= SHORT PROBLEM =
Show every line of the items below that contains the string "separates", copying each line in full. Case counts.

= EXTRACTED RECORDS =
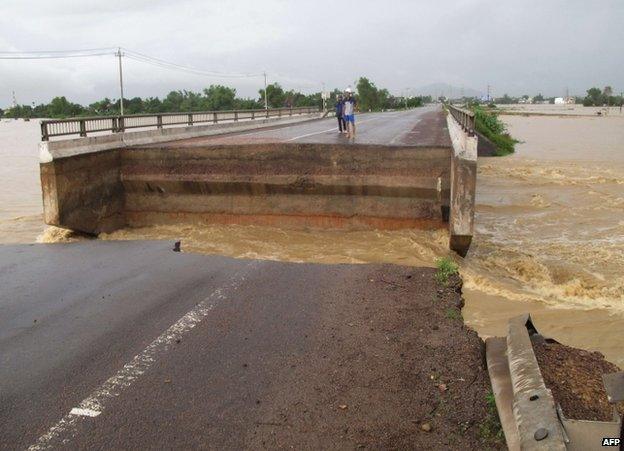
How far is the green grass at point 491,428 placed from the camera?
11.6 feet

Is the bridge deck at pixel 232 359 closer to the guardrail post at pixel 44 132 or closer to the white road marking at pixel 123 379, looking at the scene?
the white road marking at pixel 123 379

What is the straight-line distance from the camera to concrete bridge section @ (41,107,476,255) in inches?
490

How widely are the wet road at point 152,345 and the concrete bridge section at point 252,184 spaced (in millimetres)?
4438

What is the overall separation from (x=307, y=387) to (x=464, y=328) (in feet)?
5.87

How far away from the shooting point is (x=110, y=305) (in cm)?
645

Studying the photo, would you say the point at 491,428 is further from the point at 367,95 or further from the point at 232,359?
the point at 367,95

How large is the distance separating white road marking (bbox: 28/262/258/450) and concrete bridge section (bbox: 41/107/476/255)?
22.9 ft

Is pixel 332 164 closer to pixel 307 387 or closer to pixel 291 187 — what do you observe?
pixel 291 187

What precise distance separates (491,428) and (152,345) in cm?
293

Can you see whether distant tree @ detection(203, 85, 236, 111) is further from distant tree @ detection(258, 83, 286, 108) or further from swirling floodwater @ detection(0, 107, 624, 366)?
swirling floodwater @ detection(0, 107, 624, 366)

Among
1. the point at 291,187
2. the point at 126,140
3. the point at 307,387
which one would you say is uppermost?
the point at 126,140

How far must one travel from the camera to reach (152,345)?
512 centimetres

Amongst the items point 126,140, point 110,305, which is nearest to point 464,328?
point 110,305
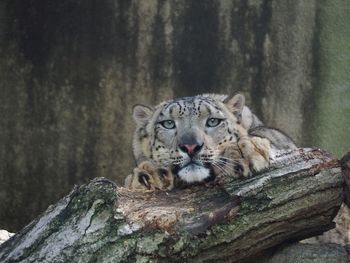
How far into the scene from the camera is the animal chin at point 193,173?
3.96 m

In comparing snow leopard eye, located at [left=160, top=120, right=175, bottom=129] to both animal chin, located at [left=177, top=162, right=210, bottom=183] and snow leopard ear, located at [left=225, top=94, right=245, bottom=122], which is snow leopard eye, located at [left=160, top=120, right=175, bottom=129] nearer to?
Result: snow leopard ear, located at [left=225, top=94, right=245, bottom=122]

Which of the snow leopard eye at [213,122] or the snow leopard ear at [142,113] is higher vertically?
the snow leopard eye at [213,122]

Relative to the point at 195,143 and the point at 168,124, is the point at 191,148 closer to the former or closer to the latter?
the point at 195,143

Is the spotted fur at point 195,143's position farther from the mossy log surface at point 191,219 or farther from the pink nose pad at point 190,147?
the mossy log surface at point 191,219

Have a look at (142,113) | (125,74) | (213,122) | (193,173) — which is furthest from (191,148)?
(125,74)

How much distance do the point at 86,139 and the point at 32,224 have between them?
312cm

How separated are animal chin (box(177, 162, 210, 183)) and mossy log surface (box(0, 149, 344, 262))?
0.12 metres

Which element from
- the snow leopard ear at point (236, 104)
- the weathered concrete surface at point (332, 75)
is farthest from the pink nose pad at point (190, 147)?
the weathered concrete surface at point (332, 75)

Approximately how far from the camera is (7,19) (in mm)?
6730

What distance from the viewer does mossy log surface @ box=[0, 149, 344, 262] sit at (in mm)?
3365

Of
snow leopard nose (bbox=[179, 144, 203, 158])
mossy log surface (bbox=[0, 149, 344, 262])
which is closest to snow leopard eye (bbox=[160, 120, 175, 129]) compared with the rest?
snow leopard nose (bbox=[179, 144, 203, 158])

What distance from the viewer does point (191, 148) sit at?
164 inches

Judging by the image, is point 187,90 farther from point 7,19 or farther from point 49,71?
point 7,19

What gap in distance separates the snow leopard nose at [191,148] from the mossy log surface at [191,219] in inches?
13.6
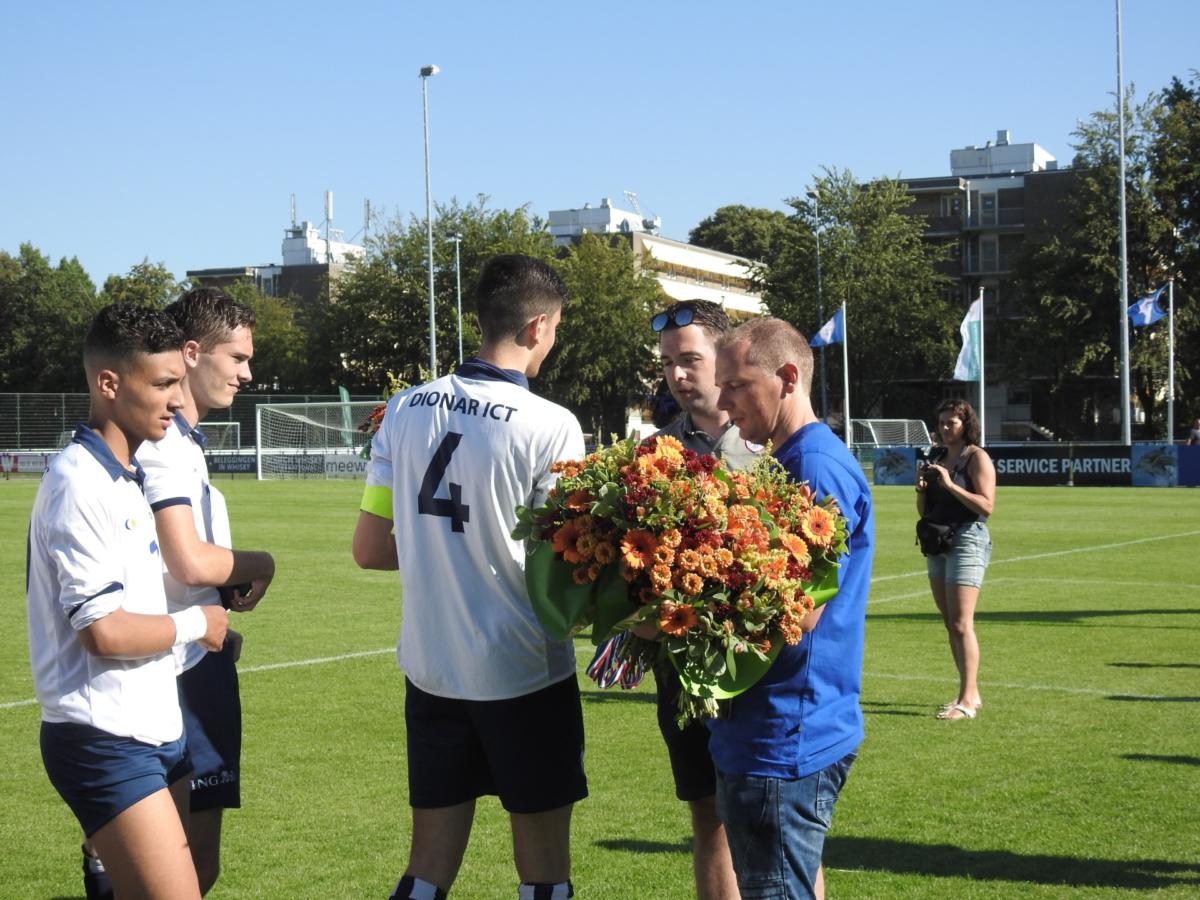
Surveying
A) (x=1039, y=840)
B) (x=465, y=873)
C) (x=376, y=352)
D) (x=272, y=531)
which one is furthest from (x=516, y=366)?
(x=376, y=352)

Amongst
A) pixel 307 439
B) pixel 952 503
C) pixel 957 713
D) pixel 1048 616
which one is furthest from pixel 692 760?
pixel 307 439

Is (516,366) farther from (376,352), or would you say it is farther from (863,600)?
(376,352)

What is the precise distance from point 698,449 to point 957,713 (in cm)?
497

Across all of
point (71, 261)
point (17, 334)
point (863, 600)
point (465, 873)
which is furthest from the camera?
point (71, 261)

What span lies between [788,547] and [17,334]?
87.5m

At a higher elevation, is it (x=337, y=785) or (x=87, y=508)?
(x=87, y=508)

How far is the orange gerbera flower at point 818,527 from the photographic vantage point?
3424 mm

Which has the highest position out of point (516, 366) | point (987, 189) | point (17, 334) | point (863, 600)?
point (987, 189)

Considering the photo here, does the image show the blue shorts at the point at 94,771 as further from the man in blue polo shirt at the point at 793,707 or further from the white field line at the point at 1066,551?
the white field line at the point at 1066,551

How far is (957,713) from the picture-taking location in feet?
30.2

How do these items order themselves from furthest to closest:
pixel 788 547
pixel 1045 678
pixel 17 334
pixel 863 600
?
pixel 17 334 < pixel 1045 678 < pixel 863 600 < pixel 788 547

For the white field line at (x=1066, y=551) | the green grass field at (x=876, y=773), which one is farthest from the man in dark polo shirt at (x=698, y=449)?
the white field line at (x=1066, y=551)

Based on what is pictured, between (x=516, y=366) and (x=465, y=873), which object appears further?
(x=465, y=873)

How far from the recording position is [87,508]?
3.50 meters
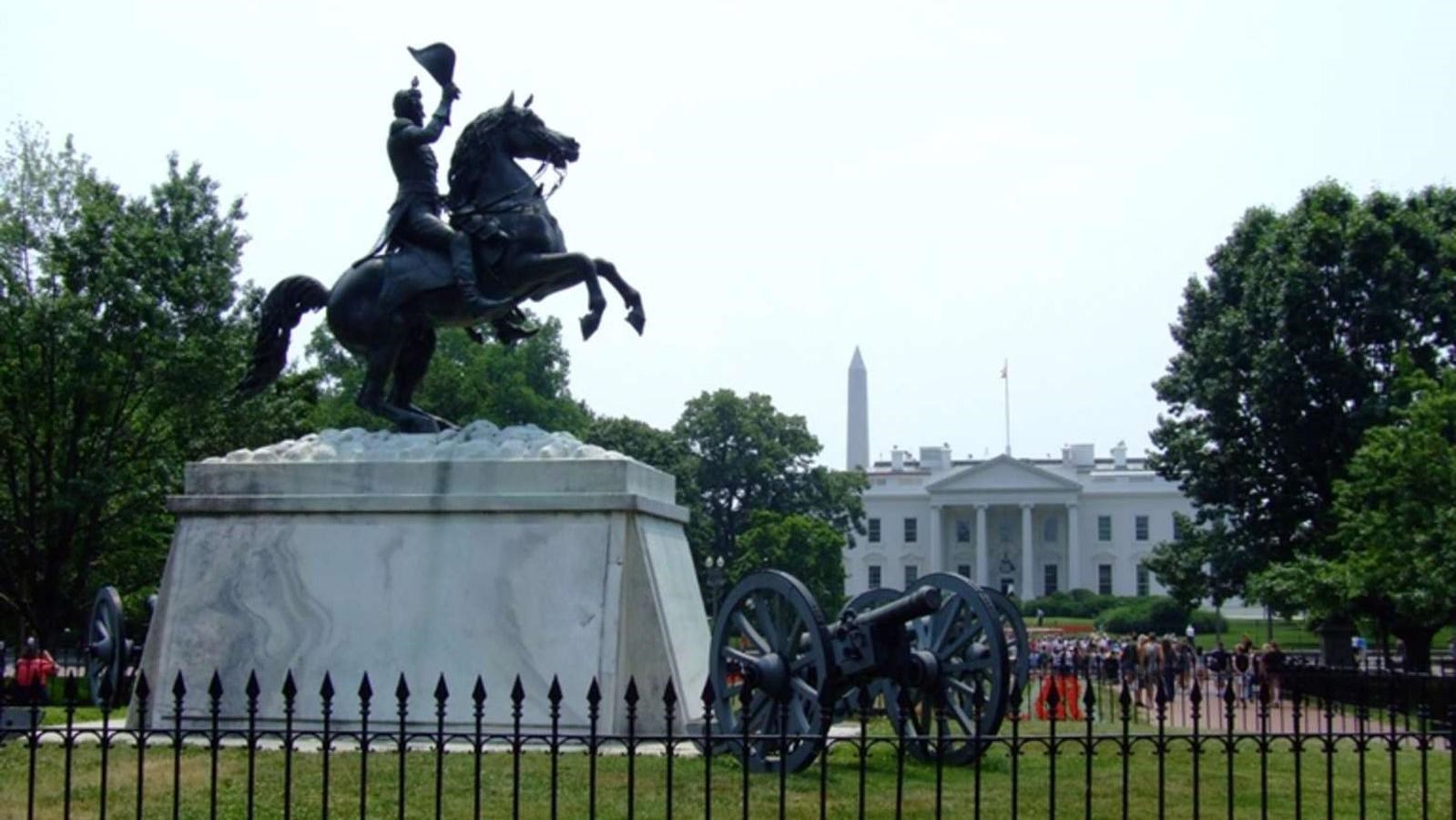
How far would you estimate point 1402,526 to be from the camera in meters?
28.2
==
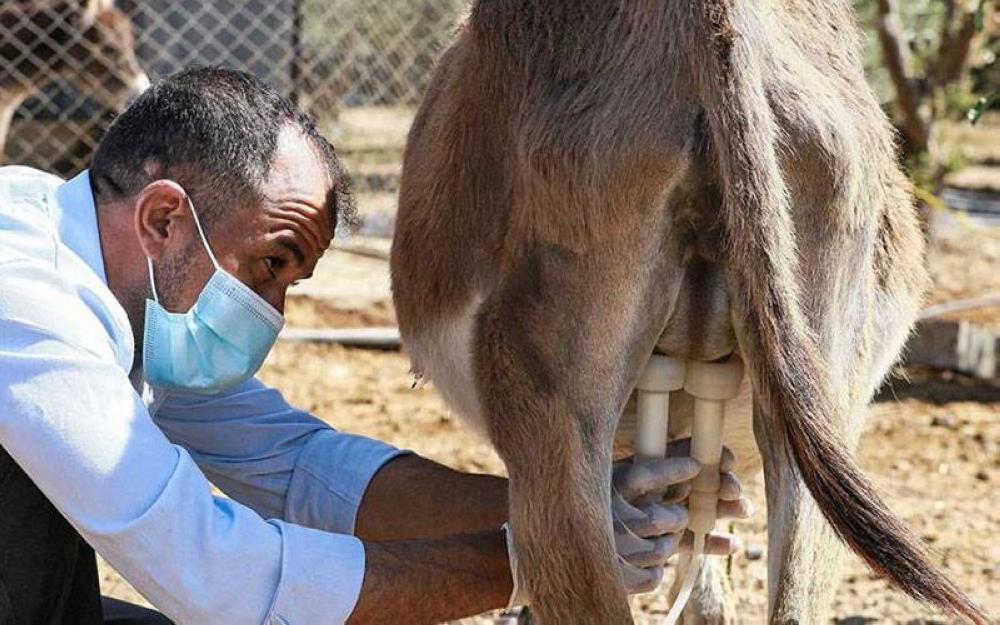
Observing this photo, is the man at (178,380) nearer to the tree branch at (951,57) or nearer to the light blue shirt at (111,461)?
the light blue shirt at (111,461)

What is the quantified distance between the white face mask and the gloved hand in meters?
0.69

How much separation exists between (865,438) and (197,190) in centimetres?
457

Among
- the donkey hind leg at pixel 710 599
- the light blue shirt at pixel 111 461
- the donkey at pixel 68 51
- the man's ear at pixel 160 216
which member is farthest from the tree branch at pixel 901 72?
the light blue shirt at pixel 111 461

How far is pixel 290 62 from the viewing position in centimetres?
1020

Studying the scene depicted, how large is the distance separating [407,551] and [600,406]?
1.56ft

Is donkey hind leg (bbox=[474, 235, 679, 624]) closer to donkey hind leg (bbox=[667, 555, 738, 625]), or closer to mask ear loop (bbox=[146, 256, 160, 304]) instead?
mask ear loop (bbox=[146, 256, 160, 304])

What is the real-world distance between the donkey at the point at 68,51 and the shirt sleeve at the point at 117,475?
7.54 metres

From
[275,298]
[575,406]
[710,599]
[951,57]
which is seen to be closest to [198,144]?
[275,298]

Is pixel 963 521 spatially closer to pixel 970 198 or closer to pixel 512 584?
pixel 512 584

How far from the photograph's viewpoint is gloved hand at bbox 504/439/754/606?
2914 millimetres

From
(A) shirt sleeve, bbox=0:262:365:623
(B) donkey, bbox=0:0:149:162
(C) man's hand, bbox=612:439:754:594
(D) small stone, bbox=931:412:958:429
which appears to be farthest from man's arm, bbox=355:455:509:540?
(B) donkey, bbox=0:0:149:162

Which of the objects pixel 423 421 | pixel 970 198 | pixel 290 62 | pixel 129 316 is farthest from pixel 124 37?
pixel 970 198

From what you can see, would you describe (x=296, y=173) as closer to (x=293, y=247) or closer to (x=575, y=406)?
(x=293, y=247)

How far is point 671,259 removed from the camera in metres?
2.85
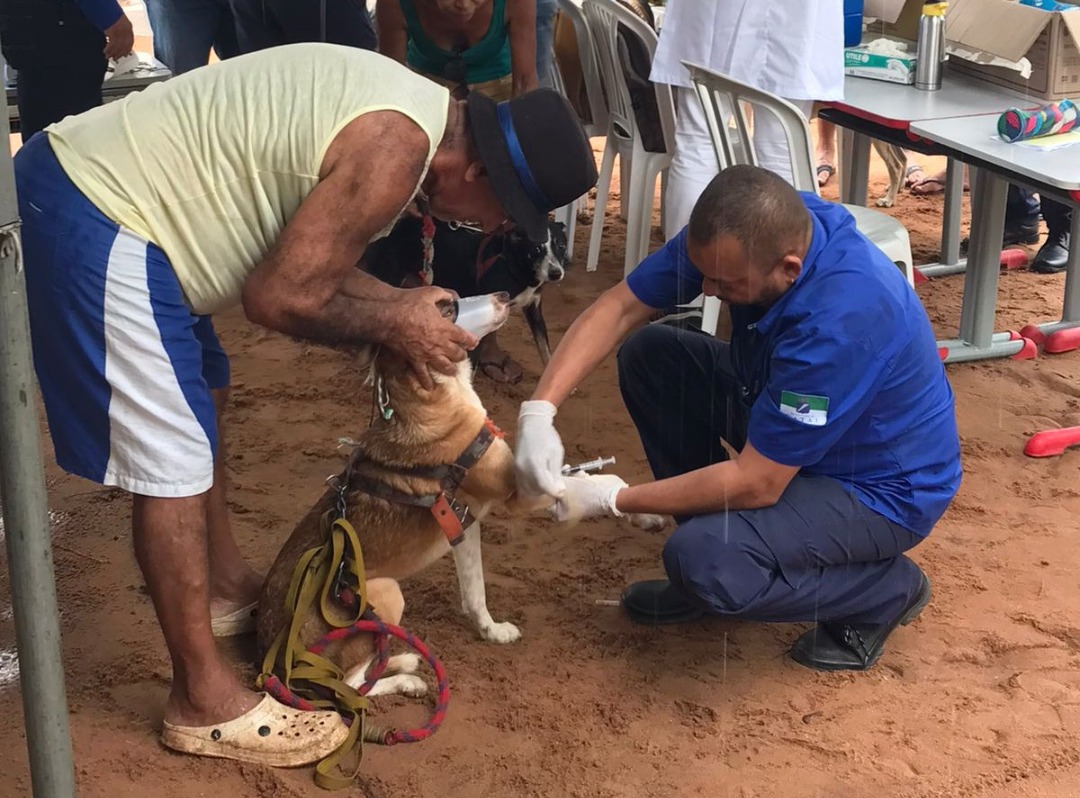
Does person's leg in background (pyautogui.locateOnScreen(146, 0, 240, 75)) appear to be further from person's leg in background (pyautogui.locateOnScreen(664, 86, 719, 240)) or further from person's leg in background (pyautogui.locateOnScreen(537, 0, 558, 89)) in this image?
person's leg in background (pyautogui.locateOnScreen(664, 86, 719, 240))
...
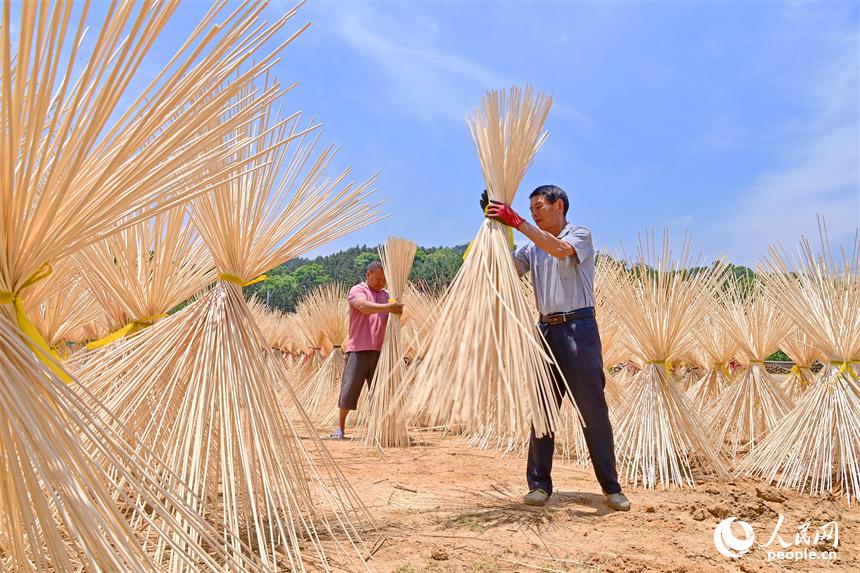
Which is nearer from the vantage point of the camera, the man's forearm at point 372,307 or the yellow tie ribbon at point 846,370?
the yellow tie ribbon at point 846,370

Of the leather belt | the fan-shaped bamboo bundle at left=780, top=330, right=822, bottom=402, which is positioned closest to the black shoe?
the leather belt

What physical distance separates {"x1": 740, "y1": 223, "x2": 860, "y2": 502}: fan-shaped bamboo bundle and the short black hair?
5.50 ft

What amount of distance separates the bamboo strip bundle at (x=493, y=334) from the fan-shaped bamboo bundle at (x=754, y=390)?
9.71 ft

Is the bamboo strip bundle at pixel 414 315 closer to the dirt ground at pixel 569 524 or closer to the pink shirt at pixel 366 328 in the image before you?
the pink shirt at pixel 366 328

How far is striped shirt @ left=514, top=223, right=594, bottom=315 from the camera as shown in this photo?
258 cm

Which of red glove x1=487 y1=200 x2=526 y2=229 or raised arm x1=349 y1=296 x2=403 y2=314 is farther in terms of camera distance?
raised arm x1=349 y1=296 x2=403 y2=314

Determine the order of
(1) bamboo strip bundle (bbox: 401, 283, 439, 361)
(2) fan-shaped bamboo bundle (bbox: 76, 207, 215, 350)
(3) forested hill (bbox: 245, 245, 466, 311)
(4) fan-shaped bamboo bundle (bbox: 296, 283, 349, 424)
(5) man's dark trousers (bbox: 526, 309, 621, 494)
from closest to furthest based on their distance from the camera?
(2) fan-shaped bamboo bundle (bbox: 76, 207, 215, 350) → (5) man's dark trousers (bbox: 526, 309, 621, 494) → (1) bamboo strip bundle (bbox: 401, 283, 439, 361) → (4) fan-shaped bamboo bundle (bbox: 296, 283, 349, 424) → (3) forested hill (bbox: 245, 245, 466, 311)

= RESPONSE =
What precise distance separates (491,428) and (152,345) in cm?
What gap in distance separates the snow leopard nose at [191,148] from the mossy log surface at [191,219] in inches?
What physical distance separates {"x1": 740, "y1": 223, "x2": 860, "y2": 502}: fan-shaped bamboo bundle and the short black hair?
What amount of distance separates the bamboo strip bundle at (x=493, y=334) from the fan-shaped bamboo bundle at (x=754, y=390)?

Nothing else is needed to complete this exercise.